On a demandé souvent à soi et aux autres : Qu’est-ce que c’est que le bonheur? Les autres vous ont répondu de gros volumes ; on s’est répondu à soi-même en pensant à ce qu’on n’a plus ou à ce qu’on désire ; et, en avant ou en arrière, l’éloignement produit un mirage qui charme de la même manière.

Le bonheur, c’est la boule
Que cet enfant poursuit tout le temps qu’elle roule,
Et que, dès qu’elle arrête, il repousse du pied.

On entend souvent des gens regretter le temps de l’enfance et les jours du collège, comme si cet âge n’avait pas déjà ses déceptions, ses chagrins, ses désespoirs. Les polichinelles de l’enfance sont aussi sérieux que les ambitions de l’âge mûr; joujoux pour joujoux, le polichinelle offre des plaisirs plus réels, et un enfant auquel on confisque son polichinelle ou gagne toutes ses billes est aussi justement, pour le moins aussi profondément affligé que l’homme mûr auquel on enlève sa place et ses dignités. Une balle élastique lancée trop vivement, qui passe et se perd par-dessus le grand mur laisse aussi stupéfait et aussi accablé qu’on le sera plus tard en voyant ses joies et ses espérances disparaître à peu près de la même façon.

Toujours est-il que, si je parle un moment de mes premières années, ce n’est pas pour donner des regrets au collège, mais seulement pour parler de deux choses qui, à cette époque de ma vie, excitaient à un très-haut point mon admiration. La première, ce fut de voir un célèbre escamoteur, qui existe encore aujourd’hui, tirer d’un chapeau des joujoux de toutes sortes, des mouchoirs, des bouquets, des bonbons, des plumes de quoi remplir toute une chambre, - sans parler des jeux de mots, des coq-à-l’âne et des calembours.

J’ai eu le bonheur de passer une grande partie de mon enfance à la campagne, sous les chênes et les hêtres, que saint Bernard appelait ses maîtres et ses précepteurs. J’avais presque oublié l’escamoteur et son miraculeux chapeau qui contenait tant de choses, lorsque, dans un conte de fée, je vis un prodige qui le laissait de beaucoup en arrière.
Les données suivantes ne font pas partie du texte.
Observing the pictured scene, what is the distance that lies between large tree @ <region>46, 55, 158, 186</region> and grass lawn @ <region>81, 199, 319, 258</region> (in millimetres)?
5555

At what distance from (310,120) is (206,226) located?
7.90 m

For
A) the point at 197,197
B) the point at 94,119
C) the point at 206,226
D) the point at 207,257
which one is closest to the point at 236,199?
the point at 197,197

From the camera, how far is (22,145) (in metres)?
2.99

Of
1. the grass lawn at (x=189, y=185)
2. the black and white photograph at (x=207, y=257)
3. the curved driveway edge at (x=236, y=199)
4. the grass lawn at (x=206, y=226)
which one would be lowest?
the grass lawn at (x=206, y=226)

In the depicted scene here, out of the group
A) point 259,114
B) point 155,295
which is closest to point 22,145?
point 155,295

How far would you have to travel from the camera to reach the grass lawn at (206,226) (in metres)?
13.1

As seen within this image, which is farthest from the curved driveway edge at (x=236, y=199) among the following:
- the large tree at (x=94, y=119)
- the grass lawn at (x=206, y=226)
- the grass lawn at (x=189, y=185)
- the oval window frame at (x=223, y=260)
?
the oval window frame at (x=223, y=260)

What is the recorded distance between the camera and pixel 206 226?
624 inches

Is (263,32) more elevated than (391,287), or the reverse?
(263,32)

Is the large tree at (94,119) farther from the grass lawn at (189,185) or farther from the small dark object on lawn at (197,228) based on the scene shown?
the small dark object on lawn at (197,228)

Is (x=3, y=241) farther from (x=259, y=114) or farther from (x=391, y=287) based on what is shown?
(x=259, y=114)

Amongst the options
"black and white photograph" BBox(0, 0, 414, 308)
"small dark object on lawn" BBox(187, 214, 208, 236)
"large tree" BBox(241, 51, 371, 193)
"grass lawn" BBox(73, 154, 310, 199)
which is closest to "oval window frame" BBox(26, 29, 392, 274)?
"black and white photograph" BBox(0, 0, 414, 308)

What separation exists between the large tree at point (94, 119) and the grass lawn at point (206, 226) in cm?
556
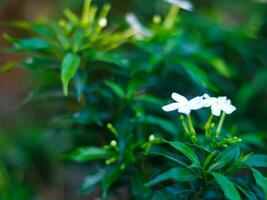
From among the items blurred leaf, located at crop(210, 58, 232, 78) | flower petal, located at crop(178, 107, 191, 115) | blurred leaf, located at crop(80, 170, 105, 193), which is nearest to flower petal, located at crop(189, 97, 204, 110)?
flower petal, located at crop(178, 107, 191, 115)

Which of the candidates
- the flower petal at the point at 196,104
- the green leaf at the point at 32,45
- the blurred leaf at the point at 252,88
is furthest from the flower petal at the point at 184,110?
the blurred leaf at the point at 252,88

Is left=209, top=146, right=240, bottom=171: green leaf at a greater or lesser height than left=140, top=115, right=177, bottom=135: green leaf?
greater

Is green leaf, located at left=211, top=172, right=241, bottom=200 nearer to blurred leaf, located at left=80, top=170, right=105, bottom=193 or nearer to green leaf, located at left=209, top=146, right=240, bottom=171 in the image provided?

Un prince avait reçu d’une vieille femme à laquelle il avait sauvé la vie trois noisettes : la première qu’il cassa contenait un petit chien; la seconde, sept cents aunes de toile; la troisième, une charmante princesse.

Un peu plus tard, on m’expliqua que ces contes étaient des mensonges; que les noisettes ne contenaient jamais ni princesse, ni toile de hollande, ni petit chien; qu’on était très-heureux quand elles renfermaient des amandes, et que le plus souvent on n’y trouvait qu’un ver fort laid qui avait mangé l’amande.

On me réveilla des contes de fées, et je trouvai d’abord la vie fort triste, fort étroite et fort mesquine. Quoi ! Il n’y a pas d’ogres ni de géants ? Alors les héros ne sont pas grand’chose. Quoi les vieilles femmes qu’on assiste ou qu’on sauve ne sont pas des fées ? Quoi ! il n’y a ni fées, ni enchanteurs, ni génies ? Notre sort dépend des autres hommes ? Aucun être intermédiaire entre Dieu qui est si haut, et nous qui sommes si petits, ne vient jamais à notre secours ? il n’y a pas de baguette qui change les citrouilles en carrosses ? pas de chapeau qui rende invisible ?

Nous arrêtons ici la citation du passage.